→ Work to complete
Extract every line of the records that contains the word "Game", copying each line in full. Match case exactly.

───── Entries provided ─────

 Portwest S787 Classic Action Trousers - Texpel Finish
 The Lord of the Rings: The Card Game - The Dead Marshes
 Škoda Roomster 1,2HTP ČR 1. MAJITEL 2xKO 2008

─────
───── Entries provided ─────

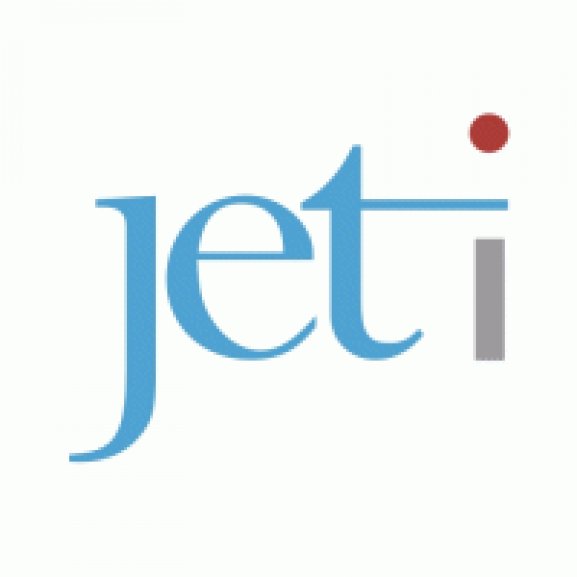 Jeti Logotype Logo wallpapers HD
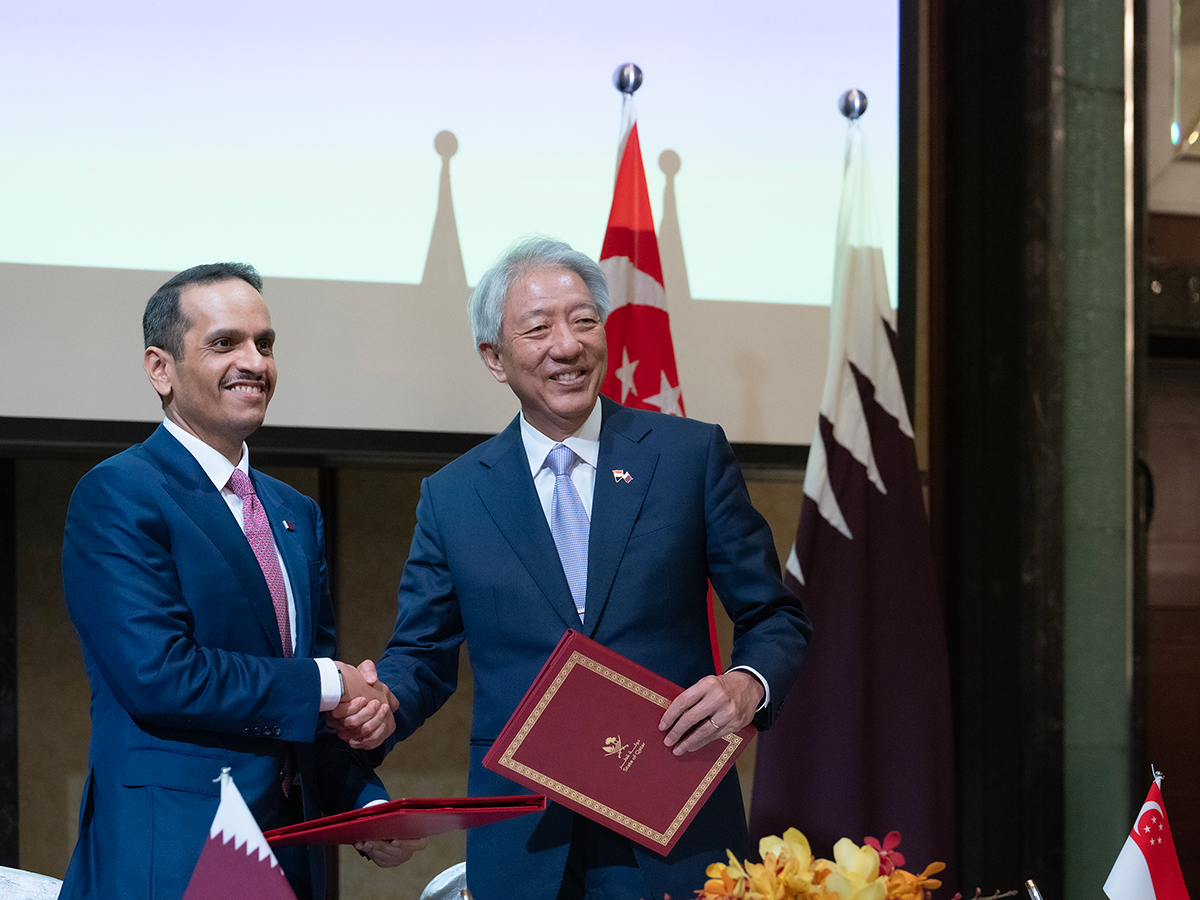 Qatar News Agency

─────

→ Solution to the problem
 The Lord of the Rings: The Card Game - The Dead Marshes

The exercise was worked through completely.